The light of the body is the eye: if therefore thine eye be single, thy whole body shall be full of light.
But if thine eye be evil, thy whole body shall be full of darkness. If therefore the light that is in thee be darkness, how great is that darkness!
No man can serve two masters: for either he will hate the one, and love the other; or else he will hold to the one, and despise the other. Ye cannot serve God and mammon.
This whole passage is interesting. From a conventional point of view, the two first paragraphs don’t make much sense, and the third is taken literally and maybe seen as overly harsh.
Yet when there is a shift into headlessness or Big Mind/Heart, it becomes clear and is revealed as a beautiful and true passage.
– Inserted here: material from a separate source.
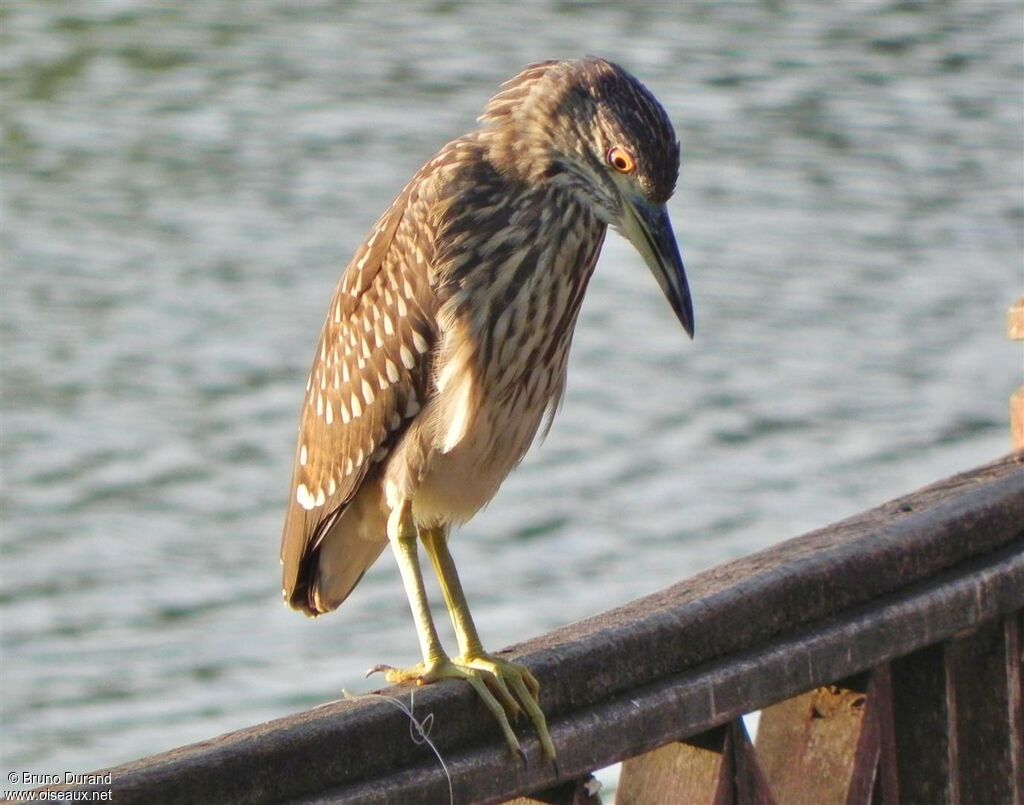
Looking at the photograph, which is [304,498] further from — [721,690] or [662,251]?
[721,690]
The single eye is awareness itself, that which all happens within, to and as. When it notices itself, all is revealed as luminous both metaphorically (clear insight into what we are) and literally (sense of luminosity in all there is).
If it doesn’t notice itself, there is darkness. We are confused about who and what we are, and also don’t notice the luminosity inherent in all form and experience. This confusion is the root of all that is conventionally seen as evil, including all suffering and unease.
We cannot serve two masters. We cannot be confused and identify with content of awareness, and at the same time notice what we are.
Or more accurately, we can – and inevitably do – for a large stretch of the awakening process. Both may be present simultaneously to some degree, with one shifting into the foreground and then the other. But there comes a time when we have to make a clear decision.
Am I going to continue to indulge in whatever comes out of this mistaken identity, even as I know it is a mistaken identity, or am I going to wholehearted give myself to what I already am?
And this shift may involve strong resolve which is reflected in the somewhat harsh language of the passage above.